▶ Excerpt provided:
━━━━━━
RealJobs: Alex Walker

“Wow, Sociology, so how did you end up here?” 

Some rumors have it that once you’re in college no one asks you what you scored on the SAT, and that your major may or may not become insignificant once you tack that diploma up on the wall; that details of the internship you had are superfluous, but the fact that you had an internship is key.  At times, life in college, or maybe life in general, seems like a series of “check the boxes.”   Well regardless of your outlook on checking the boxes or leaving them to fate, I can promise you your unique string of boxes, no matter what they are, will matter far beyond graduation day.   How you choose to check the boxes will absolutely determine your future—but that’s really nothing to fear.
━━━━━━
▶ Aim 1:
Copy out the RealJobs passage about Alex Walker word for word.

▶ Dataset entries:
━━━━━━
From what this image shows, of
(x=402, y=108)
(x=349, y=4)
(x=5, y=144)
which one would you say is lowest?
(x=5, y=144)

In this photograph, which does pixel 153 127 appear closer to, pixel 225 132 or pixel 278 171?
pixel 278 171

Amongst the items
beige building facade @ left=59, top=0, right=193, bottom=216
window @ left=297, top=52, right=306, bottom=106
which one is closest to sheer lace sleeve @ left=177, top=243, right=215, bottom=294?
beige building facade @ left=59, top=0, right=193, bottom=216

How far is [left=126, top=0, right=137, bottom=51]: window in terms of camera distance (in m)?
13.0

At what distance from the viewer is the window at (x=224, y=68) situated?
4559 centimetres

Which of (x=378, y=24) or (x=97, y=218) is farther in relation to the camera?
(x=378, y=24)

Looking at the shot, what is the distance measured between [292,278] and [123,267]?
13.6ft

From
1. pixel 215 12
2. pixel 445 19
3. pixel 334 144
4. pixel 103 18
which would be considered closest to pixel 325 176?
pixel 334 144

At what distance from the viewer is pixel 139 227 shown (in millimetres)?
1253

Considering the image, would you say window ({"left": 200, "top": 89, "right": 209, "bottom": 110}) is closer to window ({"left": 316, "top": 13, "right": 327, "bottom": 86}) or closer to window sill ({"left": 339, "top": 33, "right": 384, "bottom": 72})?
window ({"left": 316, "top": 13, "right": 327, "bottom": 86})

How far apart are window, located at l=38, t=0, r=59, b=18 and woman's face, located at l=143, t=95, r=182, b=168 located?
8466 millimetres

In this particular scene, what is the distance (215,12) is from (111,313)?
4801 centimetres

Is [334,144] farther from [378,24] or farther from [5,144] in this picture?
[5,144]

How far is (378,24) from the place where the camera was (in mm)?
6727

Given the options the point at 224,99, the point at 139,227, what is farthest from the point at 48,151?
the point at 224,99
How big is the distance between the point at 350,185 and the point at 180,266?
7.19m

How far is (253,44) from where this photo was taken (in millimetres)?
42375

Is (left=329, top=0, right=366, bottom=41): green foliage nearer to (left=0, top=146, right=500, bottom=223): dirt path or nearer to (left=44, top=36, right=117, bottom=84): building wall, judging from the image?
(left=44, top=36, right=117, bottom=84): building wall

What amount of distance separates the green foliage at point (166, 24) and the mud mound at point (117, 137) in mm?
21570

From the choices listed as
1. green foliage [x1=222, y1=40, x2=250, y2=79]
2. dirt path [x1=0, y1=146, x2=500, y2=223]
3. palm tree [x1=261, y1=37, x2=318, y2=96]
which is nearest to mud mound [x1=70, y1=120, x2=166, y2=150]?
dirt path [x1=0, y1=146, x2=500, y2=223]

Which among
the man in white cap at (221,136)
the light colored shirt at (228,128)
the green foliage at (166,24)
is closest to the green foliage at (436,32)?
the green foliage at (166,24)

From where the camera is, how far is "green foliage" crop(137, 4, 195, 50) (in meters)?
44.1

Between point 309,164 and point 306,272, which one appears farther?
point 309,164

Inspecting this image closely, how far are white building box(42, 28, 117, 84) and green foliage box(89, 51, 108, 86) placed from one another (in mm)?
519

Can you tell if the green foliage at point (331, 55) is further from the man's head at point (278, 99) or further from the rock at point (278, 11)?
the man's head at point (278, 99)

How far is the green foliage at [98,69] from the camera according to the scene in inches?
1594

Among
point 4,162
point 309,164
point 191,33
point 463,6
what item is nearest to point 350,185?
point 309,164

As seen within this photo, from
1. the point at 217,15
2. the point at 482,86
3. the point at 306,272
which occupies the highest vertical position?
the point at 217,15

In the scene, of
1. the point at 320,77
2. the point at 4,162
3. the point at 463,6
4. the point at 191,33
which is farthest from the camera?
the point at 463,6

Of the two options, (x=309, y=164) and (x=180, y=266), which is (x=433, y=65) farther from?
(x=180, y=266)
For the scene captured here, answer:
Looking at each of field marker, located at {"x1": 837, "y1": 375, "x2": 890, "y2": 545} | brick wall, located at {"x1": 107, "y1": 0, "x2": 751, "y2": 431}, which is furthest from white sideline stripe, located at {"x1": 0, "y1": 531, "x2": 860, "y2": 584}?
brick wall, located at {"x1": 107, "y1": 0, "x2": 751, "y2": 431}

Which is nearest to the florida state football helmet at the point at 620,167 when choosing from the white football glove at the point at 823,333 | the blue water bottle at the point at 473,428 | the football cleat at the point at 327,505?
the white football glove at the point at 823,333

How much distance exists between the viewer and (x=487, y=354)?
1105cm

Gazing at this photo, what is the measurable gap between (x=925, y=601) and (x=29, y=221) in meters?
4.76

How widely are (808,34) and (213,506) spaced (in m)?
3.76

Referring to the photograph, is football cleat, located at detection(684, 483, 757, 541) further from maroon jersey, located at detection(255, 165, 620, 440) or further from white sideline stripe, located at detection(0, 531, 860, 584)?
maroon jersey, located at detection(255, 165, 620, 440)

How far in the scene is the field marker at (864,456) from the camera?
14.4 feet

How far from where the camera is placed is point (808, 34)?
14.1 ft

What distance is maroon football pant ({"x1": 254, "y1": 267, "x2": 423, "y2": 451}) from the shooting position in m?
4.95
━━━━━━
▶ Aim 2:
Put the lines of the listing, from the line containing "How widely are" through the end of the listing, into a JSON list of strings with one string per line and no blank lines.

▶ Complete output 1:
RealJobs: Alex Walker

“Wow, Sociology, so how did you end up here?” 

Some rumors have it that once you’re in college no one asks you what you scored on the SAT, and that your major may or may not become insignificant once you tack that diploma up on the wall; that details of the internship you had are superfluous, but the fact that you had an internship is key.  At times, life in college, or maybe life in general, seems like a series of “check the boxes.”   Well regardless of your outlook on checking the boxes or leaving them to fate, I can promise you your unique string of boxes, no matter what they are, will matter far beyond graduation day.   How you choose to check the boxes will absolutely determine your future—but that’s really nothing to fear.

▶ Complete output 2:
[
  "How widely are (808,34) and (213,506) spaced (in m)?",
  "3.76",
  "Referring to the photograph, is football cleat, located at detection(684, 483, 757, 541) further from maroon jersey, located at detection(255, 165, 620, 440) or further from white sideline stripe, located at detection(0, 531, 860, 584)?",
  "maroon jersey, located at detection(255, 165, 620, 440)",
  "How far in the scene is the field marker at (864,456) from the camera?",
  "14.4 feet",
  "How far from where the camera is placed is point (808, 34)?",
  "14.1 ft",
  "What distance is maroon football pant ({\"x1\": 254, \"y1\": 267, \"x2\": 423, \"y2\": 451}) from the shooting position in m?",
  "4.95"
]